══ Extracted data

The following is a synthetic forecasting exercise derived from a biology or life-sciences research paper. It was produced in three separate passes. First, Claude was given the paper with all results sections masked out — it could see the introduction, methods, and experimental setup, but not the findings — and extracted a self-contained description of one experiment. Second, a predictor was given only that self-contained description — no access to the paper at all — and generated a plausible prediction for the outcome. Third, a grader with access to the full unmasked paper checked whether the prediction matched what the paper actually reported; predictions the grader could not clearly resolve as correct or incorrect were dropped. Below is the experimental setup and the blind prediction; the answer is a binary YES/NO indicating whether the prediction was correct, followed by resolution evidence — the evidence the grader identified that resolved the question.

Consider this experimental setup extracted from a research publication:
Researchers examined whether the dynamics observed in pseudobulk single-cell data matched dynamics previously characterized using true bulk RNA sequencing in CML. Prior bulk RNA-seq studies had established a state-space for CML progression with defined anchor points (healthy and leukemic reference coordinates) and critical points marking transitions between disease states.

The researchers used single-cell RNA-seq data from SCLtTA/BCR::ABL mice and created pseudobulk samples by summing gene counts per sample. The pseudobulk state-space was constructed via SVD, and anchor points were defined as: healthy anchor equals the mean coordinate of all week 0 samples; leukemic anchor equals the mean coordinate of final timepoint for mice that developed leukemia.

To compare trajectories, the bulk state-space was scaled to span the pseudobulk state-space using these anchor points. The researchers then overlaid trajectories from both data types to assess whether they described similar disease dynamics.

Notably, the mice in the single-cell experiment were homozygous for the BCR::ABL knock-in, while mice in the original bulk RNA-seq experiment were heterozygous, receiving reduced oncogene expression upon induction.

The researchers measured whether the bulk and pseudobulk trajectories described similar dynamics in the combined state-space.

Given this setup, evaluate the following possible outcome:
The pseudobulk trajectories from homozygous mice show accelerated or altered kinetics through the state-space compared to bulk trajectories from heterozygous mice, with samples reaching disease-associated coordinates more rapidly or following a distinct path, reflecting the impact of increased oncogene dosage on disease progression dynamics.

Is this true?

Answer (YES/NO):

════

**About this task**: Transcribe every record above exactly as it appears.

**Reply**:
The following is a synthetic forecasting exercise derived from a biology or life-sciences research paper. It was produced in three separate passes. First, Claude was given the paper with all results sections masked out — it could see the introduction, methods, and experimental setup, but not the findings — and extracted a self-contained description of one experiment. Second, a predictor was given only that self-contained description — no access to the paper at all — and generated a plausible prediction for the outcome. Third, a grader with access to the full unmasked paper checked whether the prediction matched what the paper actually reported; predictions the grader could not clearly resolve as correct or incorrect were dropped. Below is the experimental setup and the blind prediction; the answer is a binary YES/NO indicating whether the prediction was correct, followed by resolution evidence — the evidence the grader identified that resolved the question.

Consider this experimental setup extracted from a research publication:
Researchers examined whether the dynamics observed in pseudobulk single-cell data matched dynamics previously characterized using true bulk RNA sequencing in CML. Prior bulk RNA-seq studies had established a state-space for CML progression with defined anchor points (healthy and leukemic reference coordinates) and critical points marking transitions between disease states.

The researchers used single-cell RNA-seq data from SCLtTA/BCR::ABL mice and created pseudobulk samples by summing gene counts per sample. The pseudobulk state-space was constructed via SVD, and anchor points were defined as: healthy anchor equals the mean coordinate of all week 0 samples; leukemic anchor equals the mean coordinate of final timepoint for mice that developed leukemia.

To compare trajectories, the bulk state-space was scaled to span the pseudobulk state-space using these anchor points. The researchers then overlaid trajectories from both data types to assess whether they described similar disease dynamics.

Notably, the mice in the single-cell experiment were homozygous for the BCR::ABL knock-in, while mice in the original bulk RNA-seq experiment were heterozygous, receiving reduced oncogene expression upon induction.

The researchers measured whether the bulk and pseudobulk trajectories described similar dynamics in the combined state-space.

Given this setup, evaluate the following possible outcome:
The pseudobulk trajectories from homozygous mice show accelerated or altered kinetics through the state-space compared to bulk trajectories from heterozygous mice, with samples reaching disease-associated coordinates more rapidly or following a distinct path, reflecting the impact of increased oncogene dosage on disease progression dynamics.

Is this true?

Answer (YES/NO):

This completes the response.